Carry on the forum post about splitting a .bedgraph file into one file per contig, starting right after its last line of code.

**** Excerpted passage

1

I'm quite new to bioinformatics and Snakemake both, but I'm trying to put together an automated pipeline for Tn-seq data analysis.

I've written a script that reads in a .bedgraph file and outputs separate files for each contig, as I'd like to analyze each contig separately. I've written the code to output a file with a basename of the input file + the contig name:

input_handle = FILE
path = PATH

import csv
import re

contigs = {}

with open(input_handle) as data:
    data_reader = csv.reader(data, delimiter='\t')
    contigs = {row[0] for row in data_reader}

for c in contigs:
    with open(input_handle) as data:
        data_reader = csv.reader(data, delimiter='\t')
        out_file = path + re.search(r".+\/(.+)(?=.bedgraph)", input_handle).group(1) + "-" + c + ".bedgraph"
        f_out = open(out_file, 'w')
        for row in data_reader:
            if row[0] == c:
                f_out.write("\t".join(row)+"\n")

********
**** Given records

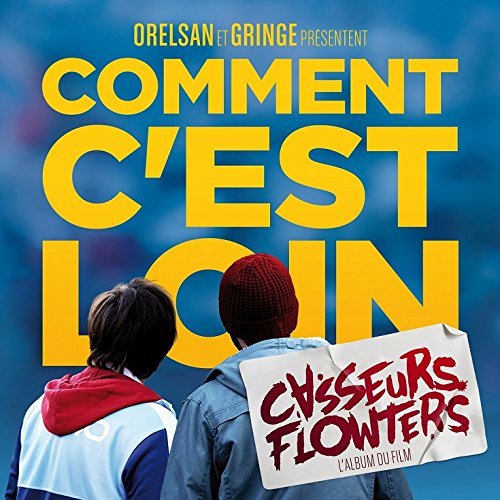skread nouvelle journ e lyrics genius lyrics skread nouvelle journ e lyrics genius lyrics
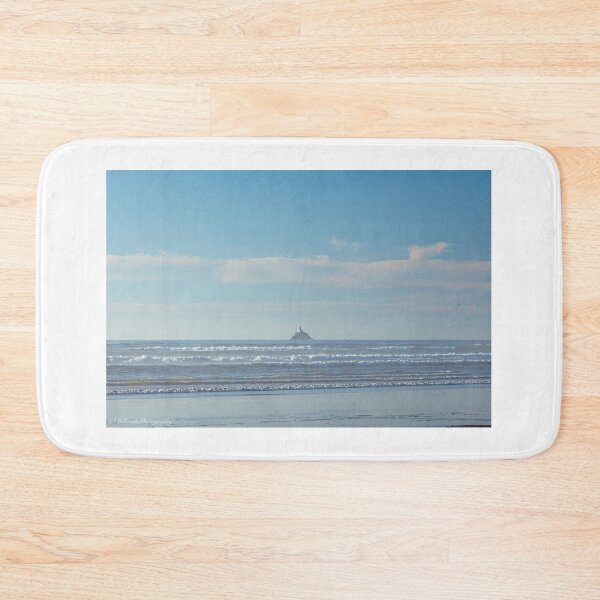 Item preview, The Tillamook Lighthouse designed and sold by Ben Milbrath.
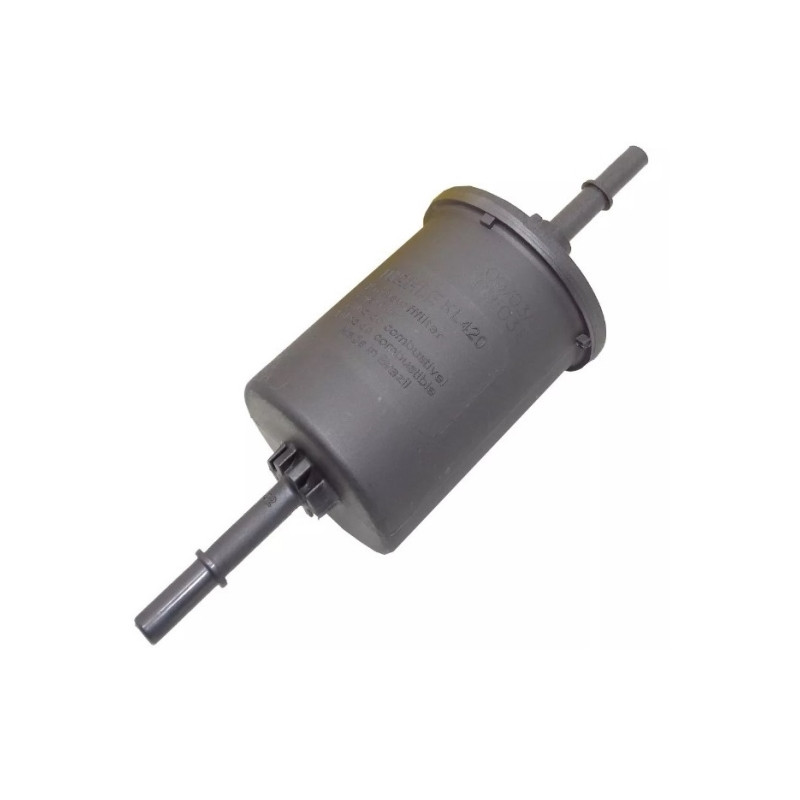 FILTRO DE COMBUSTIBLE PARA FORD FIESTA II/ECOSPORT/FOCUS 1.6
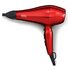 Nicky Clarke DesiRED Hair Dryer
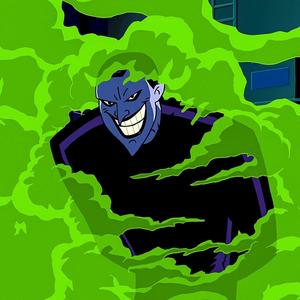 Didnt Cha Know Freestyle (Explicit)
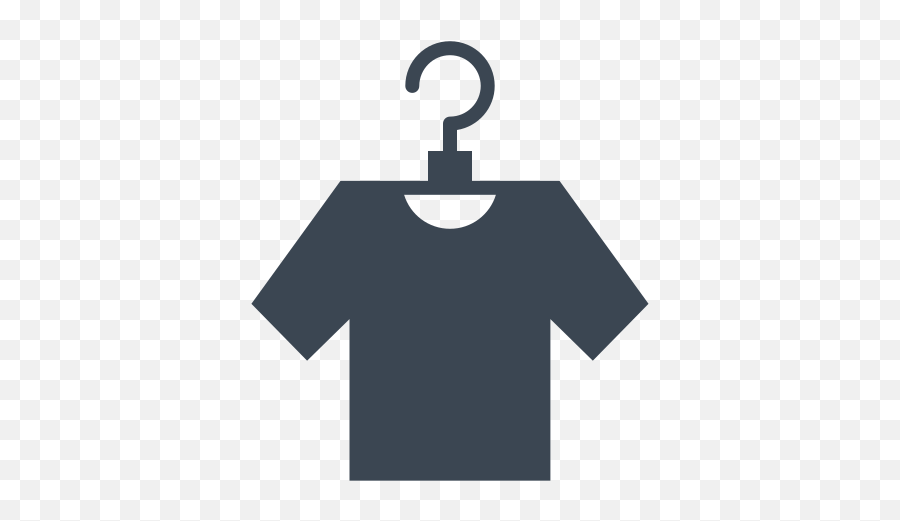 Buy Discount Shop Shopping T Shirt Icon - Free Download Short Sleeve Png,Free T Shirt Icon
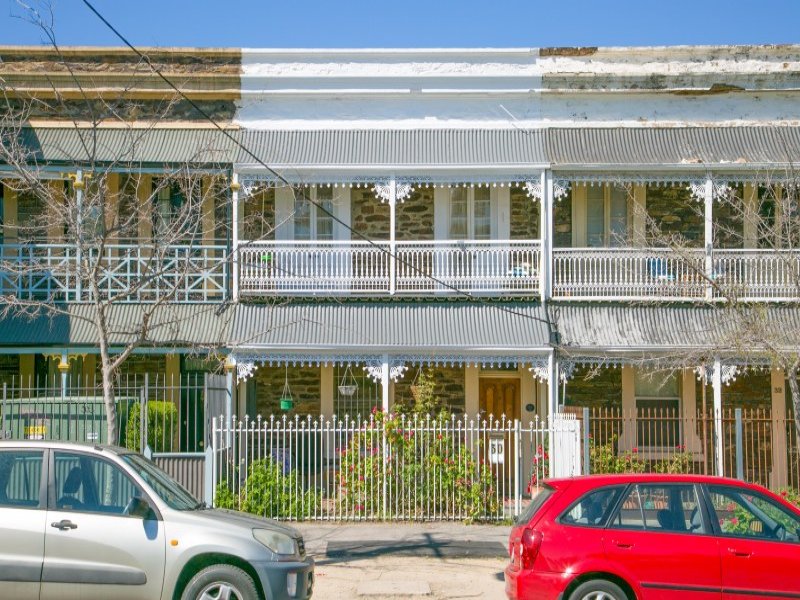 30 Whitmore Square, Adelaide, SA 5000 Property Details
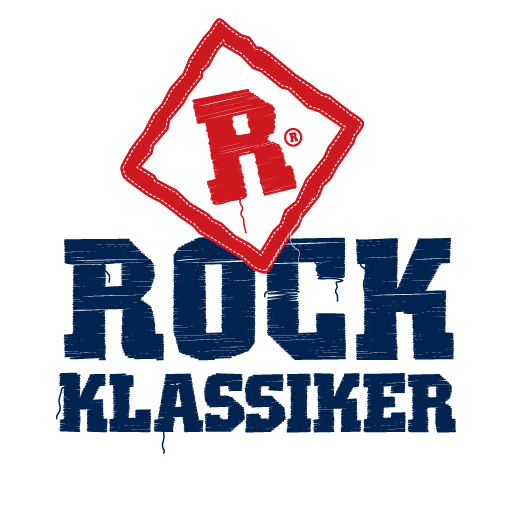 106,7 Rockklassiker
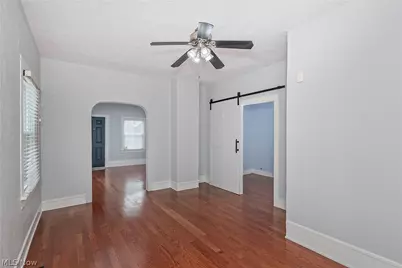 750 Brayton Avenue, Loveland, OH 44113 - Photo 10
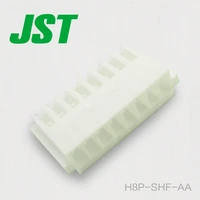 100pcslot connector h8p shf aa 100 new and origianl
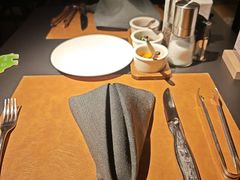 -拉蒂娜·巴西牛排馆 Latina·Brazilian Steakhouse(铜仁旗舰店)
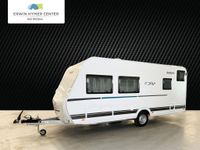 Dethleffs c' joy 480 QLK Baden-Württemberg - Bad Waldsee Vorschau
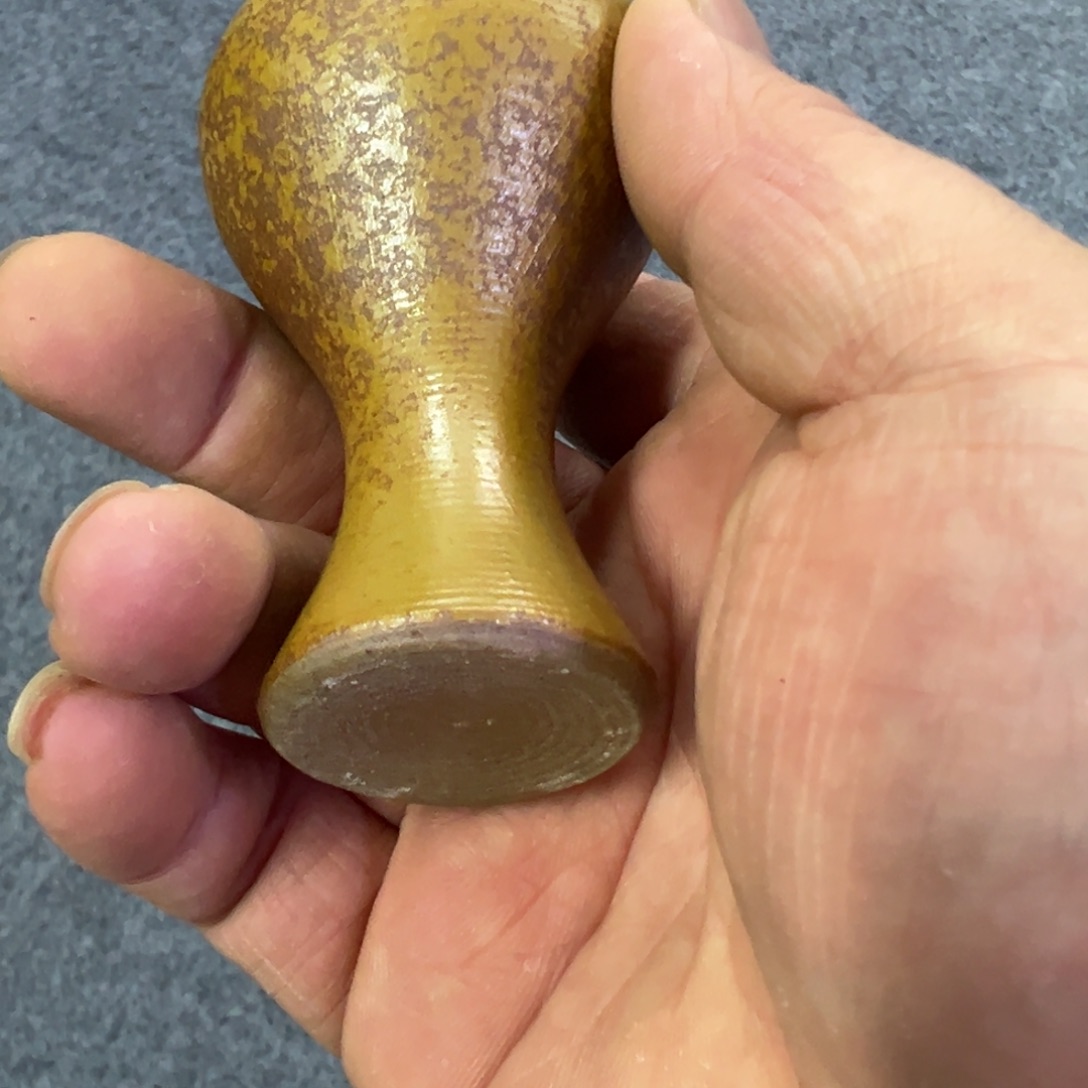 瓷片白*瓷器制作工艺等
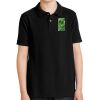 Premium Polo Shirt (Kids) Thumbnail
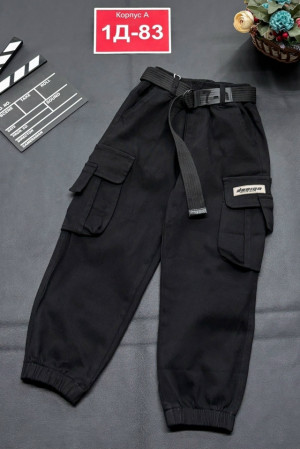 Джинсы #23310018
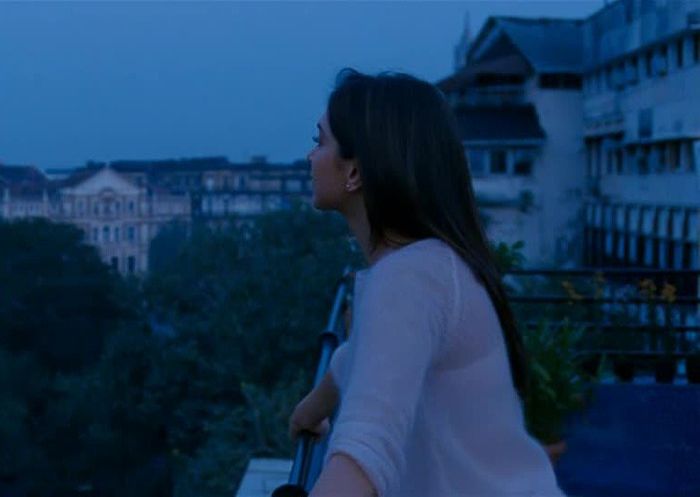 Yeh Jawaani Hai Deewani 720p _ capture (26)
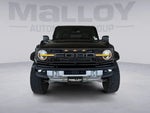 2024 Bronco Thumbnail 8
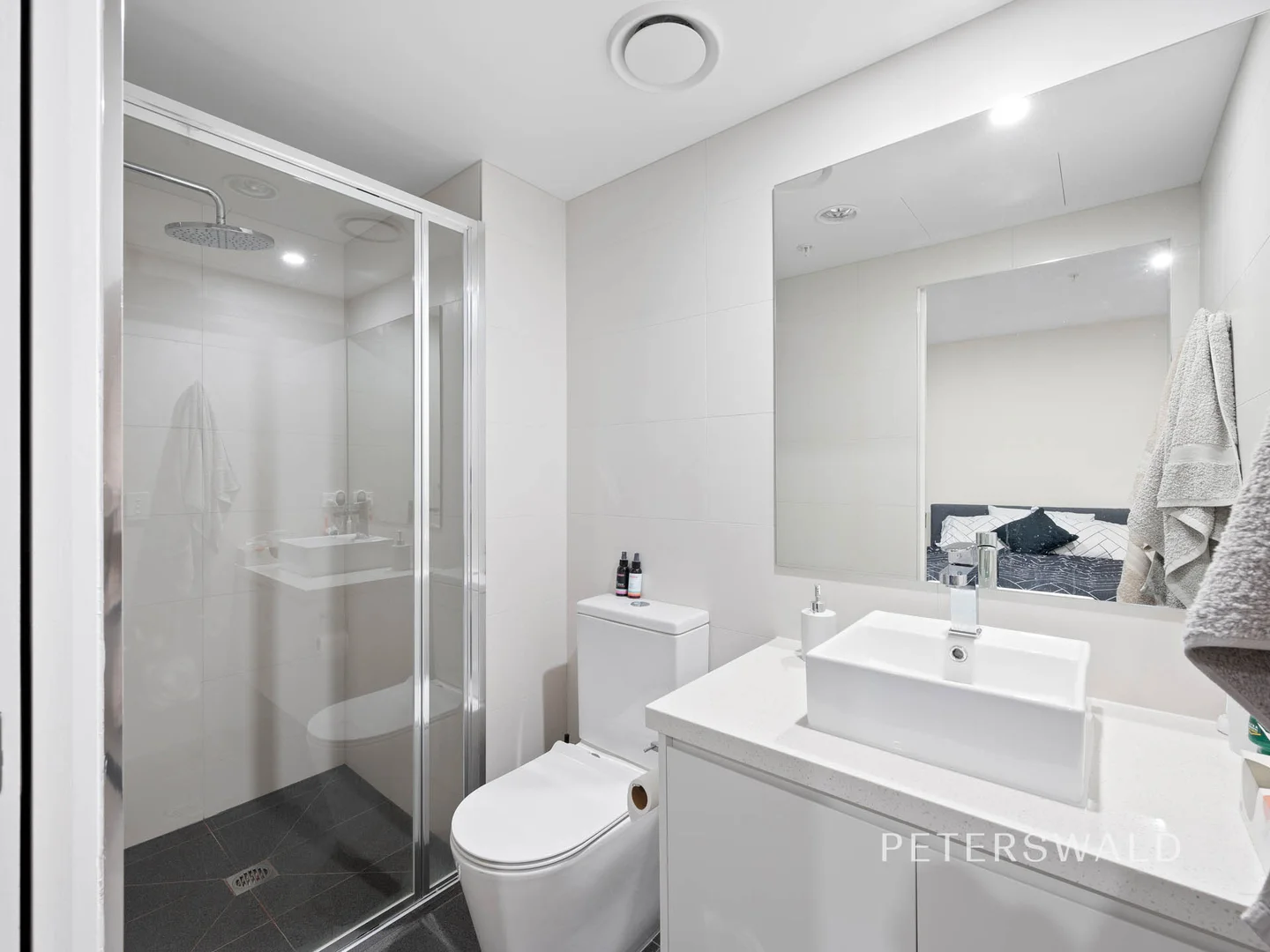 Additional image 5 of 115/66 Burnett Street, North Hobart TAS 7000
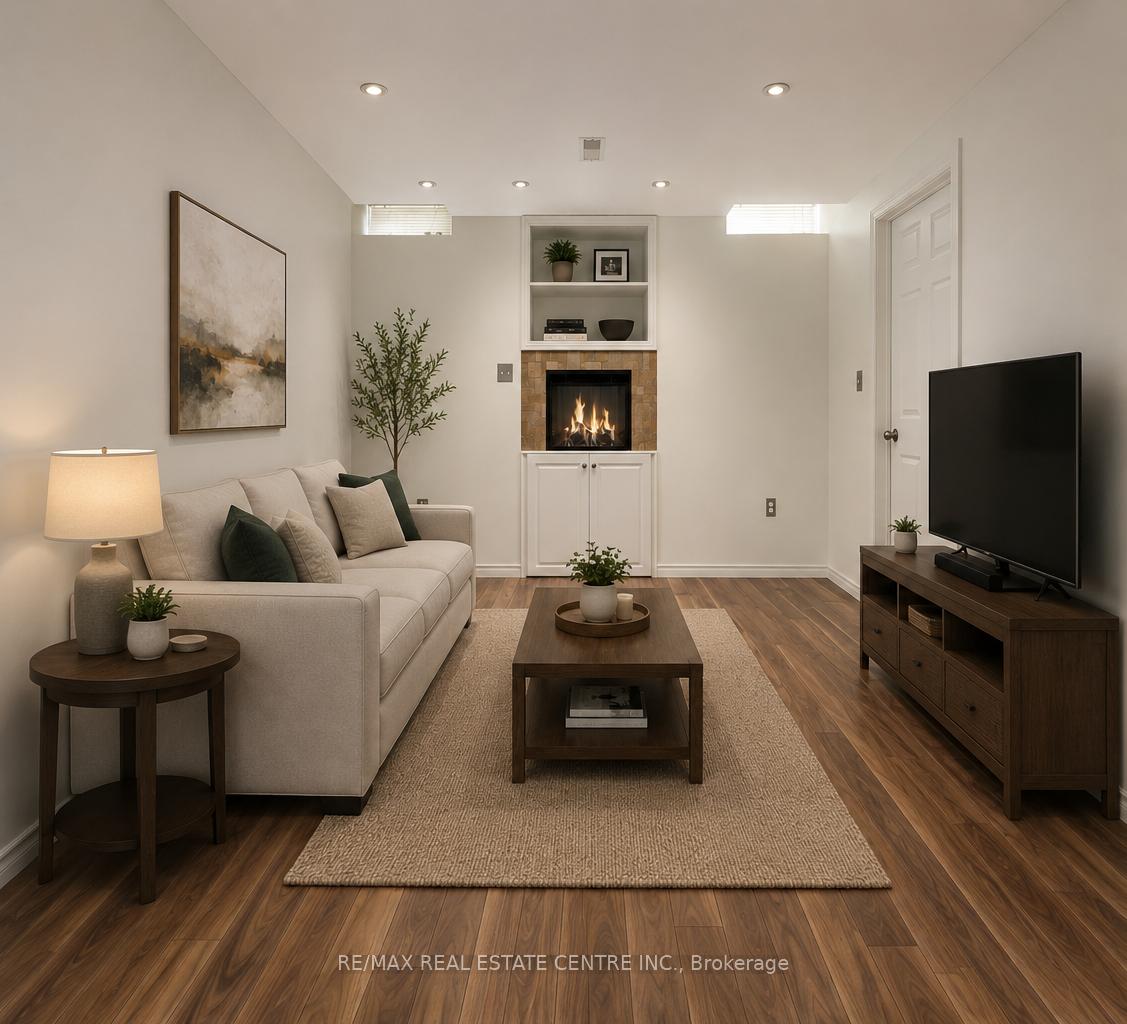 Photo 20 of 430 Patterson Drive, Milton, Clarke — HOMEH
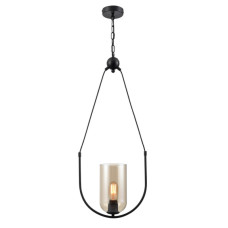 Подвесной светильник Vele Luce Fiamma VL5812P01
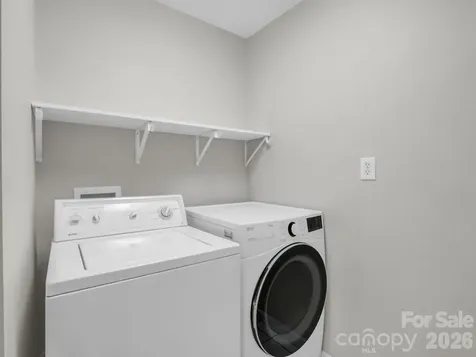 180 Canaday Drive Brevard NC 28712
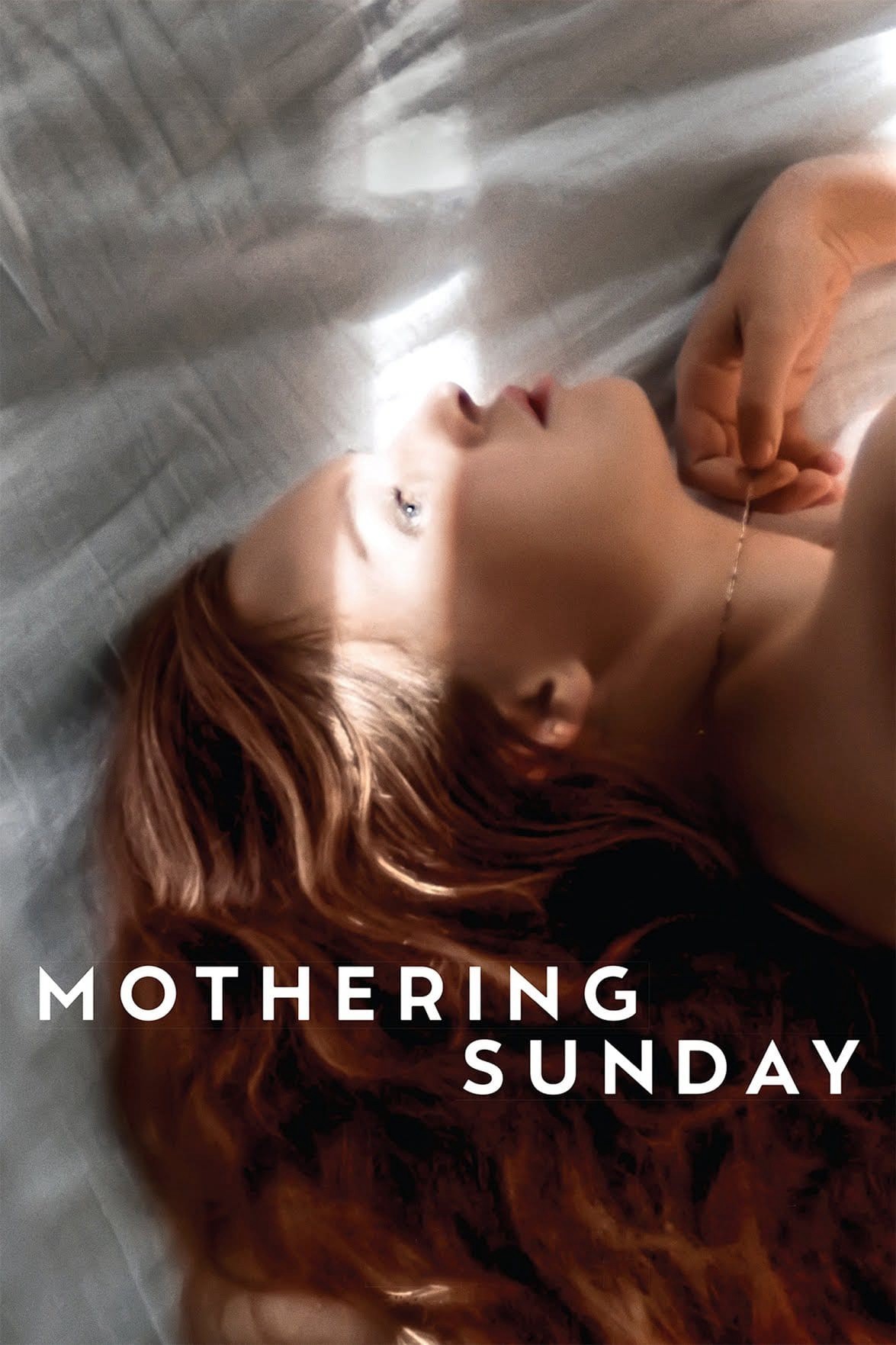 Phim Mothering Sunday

********

Result of this task —
I'm struggling to figure out how to incorporate this into Snakemake appropriately. I'm also pretty unclear on how to then incorporate that output within my script.

EDIT: I had previously said I thought I should be using dynamic but after looking around more it appears that is deprecated.

rule split_bed:
    input:
        "bam_coverage/{sample}.bedgraph"
    output:
---->   "split_beds/{sample}/?????"
    script:
        "scripts/split_bed.py"

calls:

input_bedgraph = snakemake.input[0]

import csv
import re

contigs = {}

with open(input_bedgraph) as data:
    data_reader = csv.reader(data, delimiter='\t')
    contigs = {row[0] for row in data_reader}

for c in contigs:
    with open(input_bedgraph) as data:
        data_reader = csv.reader(data, delimiter='\t')
---->   out_file = snakemake.output[0]
        f_out = open(out_file, 'w')
        for row in data_reader:
            if row[0] == c:
                f_out.write("\t".join(row)+"\n")

If anyone could point my in the right direction it would be much appreciated! The tutorial was great for getting started and I've got plenty of rules that work well before this, but I'm a bit lost at this point.

EDIT2:

I've confirmed that simply using the following with an "all" rule expanding the split_beds folder works to make a single file with a single contig from each, so the script works fine... Just need to be able to do multiple output into different folders...

rule split_bed:
    input:
        "bam_coverage/{sample}.bedgraph"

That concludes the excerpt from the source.